Manage to escape on the bus to Castros with Jack "paddlepoplion" Dobbo who is as paralytic as I am by this stage. If anyone can fill in the blanks for me in this stage it would be much appreciated only thing i remember is seeing John"thatdeafguy" Ziogas outside in the smoking area... very standard good to see him loving life though. Next thing I remember im by myself at Fat Boy Pide - accused the dude working behind the counter of trying to fuck with me because the drinks fridge was on the other side of the shop than the last time I was in there.. Smash down my barbecue Meatlovers pide which is fucking pure: pide >>> kebab imo. Also semi-abused some chick who used to work behind the bar at cooneys when we were 18 year old menaces; it was standard operating procedure to powerspew @ 11 after starting drinking when happy hour started @ 9. Those nights were fucking pure; I have very fond memories of being stoked when you got up $5 in the pokies - because that was enough to buy the amazing $5 combo of one Carlton Draught and a bourbon and coke!! anyway I accused this chick of being responsible for the fact that Im not as intelligent now as I used to be and that she singlehandly caused the destruction of many of my brain cells.

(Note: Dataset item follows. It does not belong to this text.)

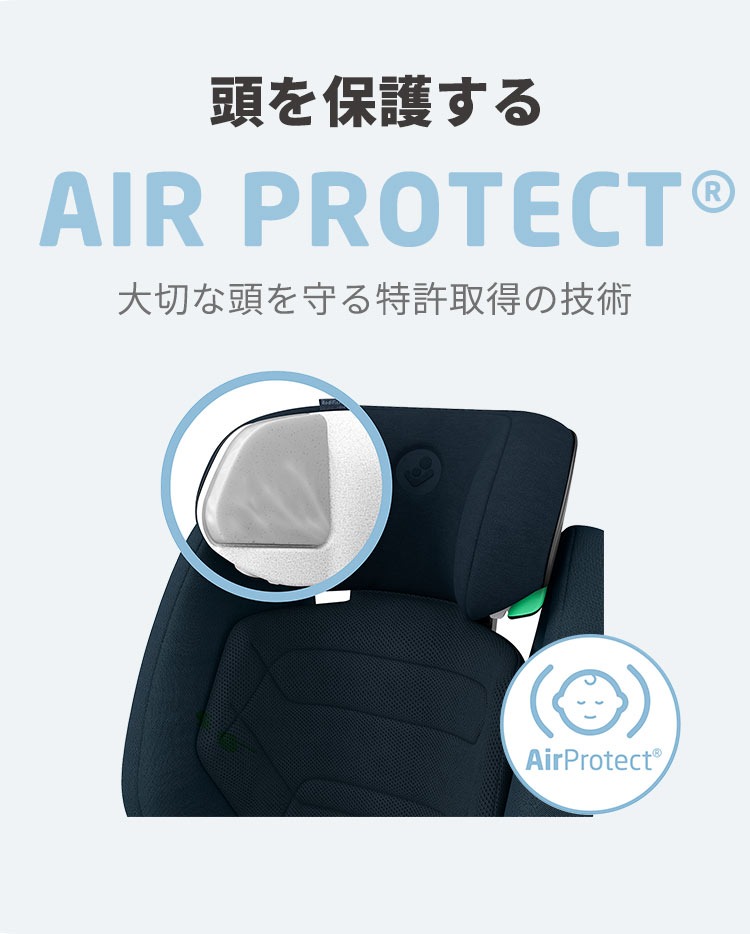 チャイルドシート「ロディフィックスプロ2 アイサイズ」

She laughs it off --> cab ---> home and I slumber til midday upon which I wake up fucking manished which lasts with me all day and night, I almost vom multiple times at footy training. Not the only one feeling the effect though; messages received from Dobbo on Thursday:
* "wow what did i do to myself last night im in agony!"

to which my reply was:
"I'm dying ive got the junkie shakes"

and he comes back with:
"Mate im fucked im convinced im actually dying"

for those interested in what Jack did last night he crumbled his soul back @ mcgrogs on what looked like possibly the worst pull out bed in the world while the soccer was on. Thursday night he had to go to work teaching little kids how not to drown unrucky Dobbly appropriately summed up by Dixon "HAVE FUN AT WORK CUNT"

yeah there may be a reason I dont punish my liver that hard that often. Looks like Dixon had fun last night though I will post a quote from Facebook today (for those people who dont know Dixon, the amount of shit he posts on facey in a day is directly correlated to the level of manishment he is enduring).

James Dixon ---> James Pirie:
DICKO YOU JUST DONT UNDERSTAND, THE PIZZLING I RECEIVE ON A CONSTANT BASIS IS BEYOND. JUST THINK ABOUT IT IN MY SHOES, I WOULD NEVER EVER!! SLEEP ON YOUR COACH AND PIZZLE YOU BUT U CONTINUE TO MAKE ME CRUMBLE IN ALL CIRCUMSTANCES. IM CRUMBLING AND I NEVER WOULD DO DAT. PLEASE JUST GIVE ME SOME PEACE AND QUIET AND STOP BEING SUCH A PIZZLER.....FUUUUUUUCK WHERE MY PEPPERONI AND PASTRY PIZZA NO ONE TOUCHES MY CUSTOM PIZZA OR BROWNIES NEVER WOULD DEY DO DAT...NEVVVVVVVVVVVER, YOU COULD NEVER DO DAT, ILL CRUUUUUUUUUUUMBLE. NEVER STAY AT MY HOUSE DIXON OR EAT MY PIZZA AND BROWNIES YOU DONT UNDERSTAND HOW BADLY I WILL CRUMBLE
Poker Results:

Today: -$3,162.14/68 MTTs/ABI $64/ITM 12%/Zero FTs/1 FT bubble.